Al giorno d’oggi, invece, uno dei reality più famosi è il Grande fratello. Trasmesso per la prima volta nel 2000, il programma deriva da un format originale olandese ed è strutturato in modo tale che le telecamere riprendano per 24 ore al giorno la vita quotidiana di un gruppo di persone che si trovano tutte insieme in una casa.
Aspetti negativi dei reality show
Per quanto concerne gli aspetti negativi di questi programmi, sicuramente non va trascurata la finta spontaneità delle vicende, le quali sono compiute sotto i riflettori e dunque non propriamente ‘vere’.
La realtà ritratta è ingannevole, ma piace. Piace perché sembra molto più avvincente di quella di tutti i giorni.
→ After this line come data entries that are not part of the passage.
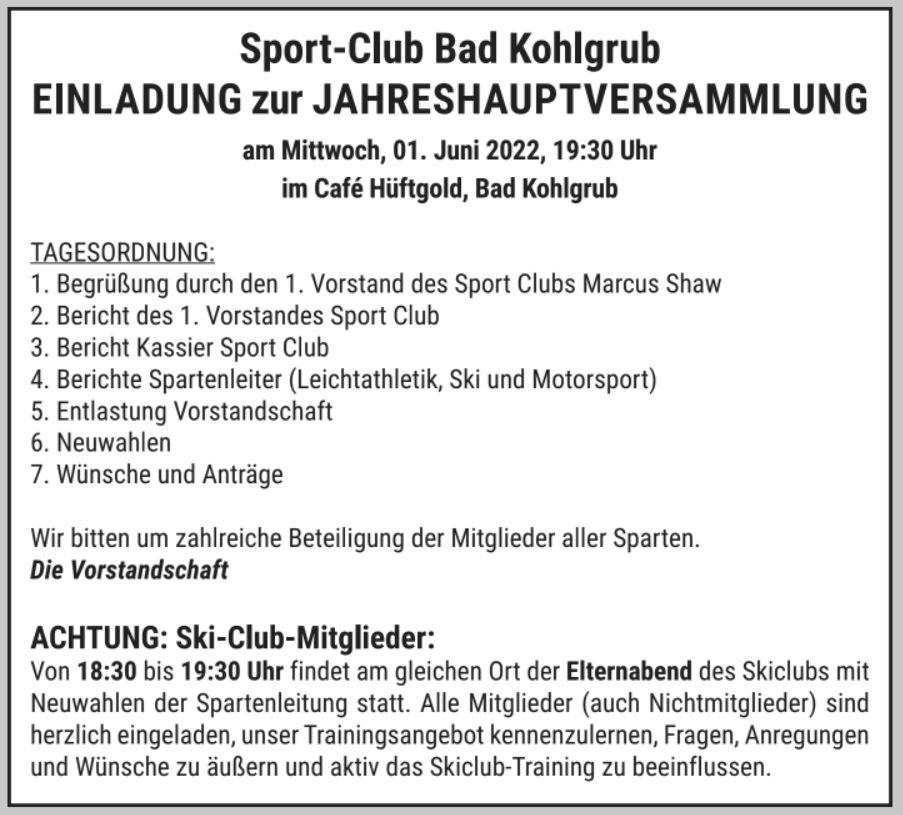 Sport-Club Bad Kohlgrub
EINLADUNG zur JAHRESHAUPTVERSAMMLUNG
am Mittwoch, 01. Juni 2022, 19:30 Uhr
im Café Hüftgold, Bad Kohlgrub

TAGESORDNUNG:
1. Begrüßung durch den 1. Vorstand des Sport Clubs Marcus Shaw
2. Bericht des 1. Vorstandes Sport Club
3. Bericht Kassier Sport Club
4. Berichte Spartenleiter (Leichtathletik, Ski und Motorsport)
5. Entlastung Vorstandschaft
6. Neuwahlen
7. Wünsche und Anträge

Wir bitten um zahlreiche Beteiligung der Mitglieder aller Sparten.
Die Vorstandschaft

ACHTUNG: Ski-Club-Mitglieder:
Von 18:30 bis 19:30 Uhr findet am gleichen Ort der Elternabend des Skiclubs mit Neuwahlen der Spartenleitung statt. Alle Mitglieder (auch Nichtmitglieder) sind herzlich eingeladen, unser Trainingsangebot kennenzulernen, Fragen, Anregungen und Wünsche zu äußern und aktiv das Skiclub-Training zu beeinflussen.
Gli spettatori sono interessati alla vita privata degli altri, sono curiosi di vedere come i vari personaggi si comportano in determinate situazioni, da quelle difficili e tristi a quelle piacevoli. Alcuni si divertono a giudicare gli eventi, altri si sentono simili ai protagonisti e perciò soffrono e gioiscono con loro. Inoltre, come sottolineato in uno studio pubblicato su Psychology Today, i reality show creano una sorta di dipendenza in certi individui, i quali hanno una necessità esagerata di vedere persone dell’altro o dello stesso sesso, mentre si spogliano, sono nudi e fanno attività sessuale.
Infine, i reality stimolano gli spettatori a voler partecipare al programma; spesso, infatti, possono votare al fine di eliminare o di ‘salvare’ un concorrente. Così facendo, credono di avere una sorta di controllo.
Tuttavia, il pubblico rimane tale, guarda la vita degli altri e non vive la propria.
E’ quindi attraverso l’artificio che la realtà si dispiega e, attraverso la messa in scena, il teatro, si riproducono i meccanismi della società.
Se il vero si identifica con l’artificio, che cos’è la realtà in cui viviamo? E’ reale?
Proprio il contrasto tra ciò che propriamente esiste, il vero, e ciò che è frutto dell’arte, della creazione, l’artificio, che si fonde con il vero in un’unica dimensione, quella del vero-artificio, sembra richiamare il nichilismo annunciato da Nietzsche. La perdita di valori assoluti che comporta la fine delle certezze è accostabile all’identificazione della realtà con l’artificialità, con il conseguente dubbio su cosa sia il mondo in cui l’uomo vive e opera tutti i giorni. Dunque, stando a quanto sostiene Schopenhauer, si potrebbe affermare che c’è un velo di natura illusoria, il velo di Maya, attorno agli uomini, i quali vedono una realtà simile a un sogno, della cui esistenza non si è certi.
Il mondo materiale risulta essere così un’apparenza, in cui gli esseri viventi sono intrappolati.